### ページ
....
ブランディングで大切なのは、共創の余白のあるメッセージ。より良い「いま」を読者と考えるパナソニックのソウゾウ(想像+創造)するnote
2020年11月に開設されたパナソニックの公式note「パナソニック_ソウゾウノート」。パナソニックが手掛けるショールーム「パナソニックセンター東京」の関連情報を紹介したり、オンライン上での新しい情報発信プラットフォームとして開設され、数ヶ月ですでに1万6000人のフォロワー数(2021年3月現在)を獲得。注目を集めています。
noteの目的は、共創ブランディング。いまの時代のブランディングに必要な「問い」や「余白のあるメッセージ」をどう投げかけ、多くのひとにどのように参加してもらうか——。そんな模索を続けるパナソニックセンター東京プロモーション課の串田 未来さんに、ブランディング視点でのnoteの運営についてうかがいました。
コロナ禍でリアルの場でのコミュニケーションが難しくなった
ーーnoteを始めたきっかけや経緯を教えてください。
串田 まず、ショールーム「パナソニックセンター東京」の説明をさせてください。この施設はパナソニックのグローバルな総合情報受発信拠点です。パナソニックのブランドスローガン「A Better Life, A Better World」の実現に向けて、具体的な取り組みやソリューションをお見せし、お客さまから直接ご意見、ご要望をいただくコミュニケーションの場という位置づけです。
その上で、私が所属するプロモーション課の目標が、若年層(10〜30代)とコミュニケーションをしていくこと、そしてブランディングになります。
....
### 問題 A
上のページについて、次の問いに答えてください。
(i) パナソニックの公式noteが開設されたのはいつですか。
(ii) 2021年3月現在、このnoteのフォロワー数は何人ですか。
(iii) プロモーション課がコミュニケーションの対象とする若年層は何歳代ですか。
....
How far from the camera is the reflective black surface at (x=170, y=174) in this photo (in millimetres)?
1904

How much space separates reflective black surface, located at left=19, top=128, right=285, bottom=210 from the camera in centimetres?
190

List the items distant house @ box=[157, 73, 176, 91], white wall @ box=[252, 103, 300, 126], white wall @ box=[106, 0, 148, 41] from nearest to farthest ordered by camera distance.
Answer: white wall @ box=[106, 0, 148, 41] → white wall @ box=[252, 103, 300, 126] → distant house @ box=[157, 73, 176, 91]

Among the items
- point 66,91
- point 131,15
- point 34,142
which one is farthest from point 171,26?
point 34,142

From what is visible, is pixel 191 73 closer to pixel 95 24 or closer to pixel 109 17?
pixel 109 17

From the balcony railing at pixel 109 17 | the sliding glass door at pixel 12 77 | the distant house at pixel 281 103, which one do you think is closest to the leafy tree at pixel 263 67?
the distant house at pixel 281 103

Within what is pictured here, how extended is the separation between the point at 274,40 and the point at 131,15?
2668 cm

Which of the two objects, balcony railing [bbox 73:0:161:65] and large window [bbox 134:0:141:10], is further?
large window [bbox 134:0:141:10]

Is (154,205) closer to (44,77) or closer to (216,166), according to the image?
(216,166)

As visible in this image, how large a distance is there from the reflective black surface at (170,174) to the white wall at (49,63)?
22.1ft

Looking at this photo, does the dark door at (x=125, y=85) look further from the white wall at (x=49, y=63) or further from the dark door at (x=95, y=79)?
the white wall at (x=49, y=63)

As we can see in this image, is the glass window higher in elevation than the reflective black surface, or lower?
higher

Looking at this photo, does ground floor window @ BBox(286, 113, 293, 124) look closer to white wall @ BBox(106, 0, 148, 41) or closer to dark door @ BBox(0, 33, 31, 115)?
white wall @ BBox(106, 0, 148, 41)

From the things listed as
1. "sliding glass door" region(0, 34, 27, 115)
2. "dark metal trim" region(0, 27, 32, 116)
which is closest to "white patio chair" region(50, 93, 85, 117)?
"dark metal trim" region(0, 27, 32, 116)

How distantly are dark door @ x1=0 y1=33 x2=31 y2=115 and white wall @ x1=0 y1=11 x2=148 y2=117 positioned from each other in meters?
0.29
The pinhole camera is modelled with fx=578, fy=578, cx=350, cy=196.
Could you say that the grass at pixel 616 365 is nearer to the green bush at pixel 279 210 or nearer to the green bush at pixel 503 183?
....
### 問題 B
上のリストで「closer」という文字列を含む行を探し、該当する行をすべて書き写してください。大文字と小文字は区別します。

### 解答 A
(i) 2020年11月
(ii) 1万6000人
(iii) 10〜30代

### 解答 B
From what is visible, is pixel 191 73 closer to pixel 95 24 or closer to pixel 109 17?
Is (154,205) closer to (44,77) or closer to (216,166), according to the image?
Looking at this photo, does ground floor window @ BBox(286, 113, 293, 124) look closer to white wall @ BBox(106, 0, 148, 41) or closer to dark door @ BBox(0, 33, 31, 115)?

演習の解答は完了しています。